Source passage

* * * * * * *

Women’s Work is (Screen) Saved shares written reflections on balancing work, life, and motherhood by women workers on Amazon.com’s Mechanical Turk digital working platform in December 2020. Presented as a screensaver, the work transforms the sentiments collected from 100 women into a set of virtual postcards. Women wrote how their lives were profoundly changed, and the screensaver images illustrate the variety of effects the pandemic has had on women around the globe including physical changes, anxiety, and grief. Reflecting on her grandchildren, one worker wrote, “You can’t hug through Zoom.” This work re-imagines collected texts from women workers—ghosts in the machine—into virtual postcards for viewing as a screensaver on those screens we can’t hug through at the ubiquitous pandemic worksite: the home office.

* * * * * * *

The problem
Carry on the passage about the Women’s Work is (Screen) Saved screensaver from its final sentence.

Data below
* * * * * * *

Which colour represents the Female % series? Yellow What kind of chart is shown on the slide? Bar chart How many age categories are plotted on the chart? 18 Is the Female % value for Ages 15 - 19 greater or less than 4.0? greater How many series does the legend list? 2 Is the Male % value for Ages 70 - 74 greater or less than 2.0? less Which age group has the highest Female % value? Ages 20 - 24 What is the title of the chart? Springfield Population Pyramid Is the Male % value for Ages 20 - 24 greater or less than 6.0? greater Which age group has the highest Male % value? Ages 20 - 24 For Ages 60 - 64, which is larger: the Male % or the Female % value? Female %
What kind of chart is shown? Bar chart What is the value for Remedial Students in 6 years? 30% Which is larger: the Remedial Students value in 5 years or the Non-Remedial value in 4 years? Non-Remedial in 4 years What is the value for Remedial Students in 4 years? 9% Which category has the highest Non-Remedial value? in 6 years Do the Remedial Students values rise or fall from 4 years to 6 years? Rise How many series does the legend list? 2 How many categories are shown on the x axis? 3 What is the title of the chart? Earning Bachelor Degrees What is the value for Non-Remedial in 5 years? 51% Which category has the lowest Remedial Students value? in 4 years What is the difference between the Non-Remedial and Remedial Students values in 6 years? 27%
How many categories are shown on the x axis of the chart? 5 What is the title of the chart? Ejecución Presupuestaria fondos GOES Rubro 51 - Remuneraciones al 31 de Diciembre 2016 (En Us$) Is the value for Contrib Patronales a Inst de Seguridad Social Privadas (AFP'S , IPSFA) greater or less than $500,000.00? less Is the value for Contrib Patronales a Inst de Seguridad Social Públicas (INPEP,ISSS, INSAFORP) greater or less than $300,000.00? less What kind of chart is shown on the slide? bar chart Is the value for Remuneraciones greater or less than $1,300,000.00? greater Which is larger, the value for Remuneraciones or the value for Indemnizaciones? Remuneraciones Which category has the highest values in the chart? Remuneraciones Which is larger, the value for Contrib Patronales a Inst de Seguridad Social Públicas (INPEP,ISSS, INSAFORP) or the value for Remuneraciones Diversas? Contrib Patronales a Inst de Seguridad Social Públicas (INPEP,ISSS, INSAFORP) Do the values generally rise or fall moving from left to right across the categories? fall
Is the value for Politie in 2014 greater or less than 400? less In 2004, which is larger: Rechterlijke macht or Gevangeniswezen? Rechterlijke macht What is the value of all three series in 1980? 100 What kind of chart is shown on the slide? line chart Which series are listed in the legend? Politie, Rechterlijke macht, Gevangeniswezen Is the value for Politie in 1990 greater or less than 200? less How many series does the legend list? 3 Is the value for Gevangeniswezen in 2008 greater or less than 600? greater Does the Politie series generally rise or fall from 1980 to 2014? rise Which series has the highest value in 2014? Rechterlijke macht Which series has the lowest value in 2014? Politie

* * * * * * *

Response to the task
This work illuminates the bodies of digital workers in a corpus of text. It presents fragments of women’s writings culled from a body of collected text as a set of digital images. These images, rendered as digital postcards, activate the workers’ voices only when the computer, that is, the machine-proxy for the body of the digital worker, is at rest. It is no accident that this work is on display while the machine (perhaps akin to the rest of the family body?) is at rest. Their reflections about the work-life-motherhood-marathon illustrate a description familiar to many caregivers who quarantined and continued to work the double-shift throughout the pandemic.

While many of the texts included in the screensaver explicitly refer to the body—about gaining or losing weight, hugging, touching, or crying—all of them talk about corporeal experiences relatable to anyone who quarantined during the global pandemic. This project visualizes concrete moments stored in bodies from the recent past to create space for bodies of the future, whether they are virtual, textual, or corporeal. As one worker writes: “It’s like our bodies are holding on to it because we were inside for so long.”